- Istruzioni
(a) Rispondi a queste domande sul testo sulla disinformazione:
(i) In Europa e in Nord America, quanti adulti su dieci navigano ogni giorno su Internet?
(ii) Che cosa è cresciuto insieme al Web?
(iii) Quale rischio viene chiamato "spia rossa"?
(b) Prosegui il testo sulla disinformazione da dove si ferma.

- Testo dell'esercizio

━━━

Lo scenario

Che ruolo abbiamo nella disinformazione?

Roberta Giannì

In Europa e in Nord America, nove individui adulti su dieci navigano giornalmente su Internet. Il Web ha da tempo ampliato gli orizzonti della ricerca di notizie e informazioni, accompagnato dalla crescita parallela dei social media, che nel corso della giornata ci aggiornano su ogni singolo aspetto della società in cui viviamo. La possibilità di ottenere qualsiasi tipo di risultato a seguito di una ricerca online in merito a qualunque questione di nostro interesse ha però fatto sì che nella grande macchina della comunicazione si accendesse una spia rossa: quella del rischio di disinformazione. C’è da chiedersi perciò quanto la disinformazione influenzi la nostra quotidianità e che ruolo ricopriamo noi all’interno della grande macchina del fake.

━━━

- Dati forniti

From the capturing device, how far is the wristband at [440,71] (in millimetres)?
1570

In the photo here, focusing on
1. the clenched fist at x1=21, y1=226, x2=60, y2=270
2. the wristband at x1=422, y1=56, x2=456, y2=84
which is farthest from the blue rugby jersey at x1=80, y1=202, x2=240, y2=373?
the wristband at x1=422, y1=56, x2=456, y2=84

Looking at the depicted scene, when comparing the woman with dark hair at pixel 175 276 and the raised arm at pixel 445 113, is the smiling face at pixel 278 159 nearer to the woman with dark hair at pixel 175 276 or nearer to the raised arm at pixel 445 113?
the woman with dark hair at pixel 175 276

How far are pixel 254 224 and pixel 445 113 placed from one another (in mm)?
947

━━━

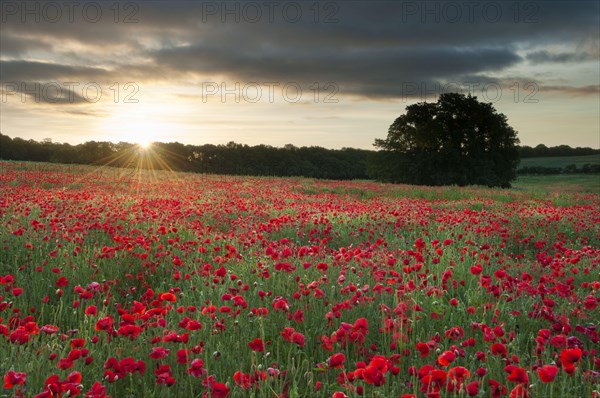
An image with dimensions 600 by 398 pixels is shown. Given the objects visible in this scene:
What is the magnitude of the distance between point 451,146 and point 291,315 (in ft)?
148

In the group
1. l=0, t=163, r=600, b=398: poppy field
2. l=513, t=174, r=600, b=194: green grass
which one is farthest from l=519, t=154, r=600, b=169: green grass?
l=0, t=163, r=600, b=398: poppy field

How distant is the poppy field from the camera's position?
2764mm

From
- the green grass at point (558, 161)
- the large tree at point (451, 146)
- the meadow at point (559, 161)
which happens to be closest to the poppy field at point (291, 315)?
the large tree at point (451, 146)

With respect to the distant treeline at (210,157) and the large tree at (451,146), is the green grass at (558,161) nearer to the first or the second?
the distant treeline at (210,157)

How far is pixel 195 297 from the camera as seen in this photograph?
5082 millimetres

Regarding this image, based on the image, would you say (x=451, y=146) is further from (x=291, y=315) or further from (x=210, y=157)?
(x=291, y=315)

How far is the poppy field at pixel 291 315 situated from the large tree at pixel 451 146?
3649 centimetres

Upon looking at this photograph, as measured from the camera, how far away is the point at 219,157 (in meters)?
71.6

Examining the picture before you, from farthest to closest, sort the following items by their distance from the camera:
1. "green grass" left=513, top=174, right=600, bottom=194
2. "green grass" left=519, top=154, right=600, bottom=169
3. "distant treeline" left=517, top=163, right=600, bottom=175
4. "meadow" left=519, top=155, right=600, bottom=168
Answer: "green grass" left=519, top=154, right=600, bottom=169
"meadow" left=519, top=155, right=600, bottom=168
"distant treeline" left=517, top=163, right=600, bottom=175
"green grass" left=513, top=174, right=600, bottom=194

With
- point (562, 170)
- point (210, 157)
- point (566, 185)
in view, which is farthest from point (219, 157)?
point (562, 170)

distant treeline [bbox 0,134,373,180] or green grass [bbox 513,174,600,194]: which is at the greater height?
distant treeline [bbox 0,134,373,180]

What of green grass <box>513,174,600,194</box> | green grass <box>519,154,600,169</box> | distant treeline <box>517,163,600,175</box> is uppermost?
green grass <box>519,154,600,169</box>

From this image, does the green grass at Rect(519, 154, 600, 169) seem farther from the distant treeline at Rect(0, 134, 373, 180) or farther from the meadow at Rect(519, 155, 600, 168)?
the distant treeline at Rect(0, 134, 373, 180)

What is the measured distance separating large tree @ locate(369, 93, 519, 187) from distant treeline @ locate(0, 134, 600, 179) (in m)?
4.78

━━━

- Risposte in ordine
(a)
(i) Nove su dieci.
(ii) I social media.
(iii) Il rischio di disinformazione.

(b)
Anzitutto, facciamo chiarezza. Per disinformazione si intende la diffusione di false informazioni con il chiaro intento di ledere. Diversa è la misinformazione, ovvero la diffusione di false informazioni in maniera del tutto involontaria. Consideriamo l’ambiente in cui ci muoviamo ogni giorno. Viviamo a contatto con la nostra famiglia, insegnanti e amici, e la maggior parte delle idee che sviluppiamo le traiamo proprio da loro, in quanto “persone fidate”; il nostro è un apprendimento sociale ed è alla base della generica trasmissione di informazioni. È a questo punto che dobbiamo considerare un dettaglio importante: il fatto che le  informazioni che acquisiamo dall’ambiente sociale circostante e che a nostra volta diffondiamo, possono essere false o errate.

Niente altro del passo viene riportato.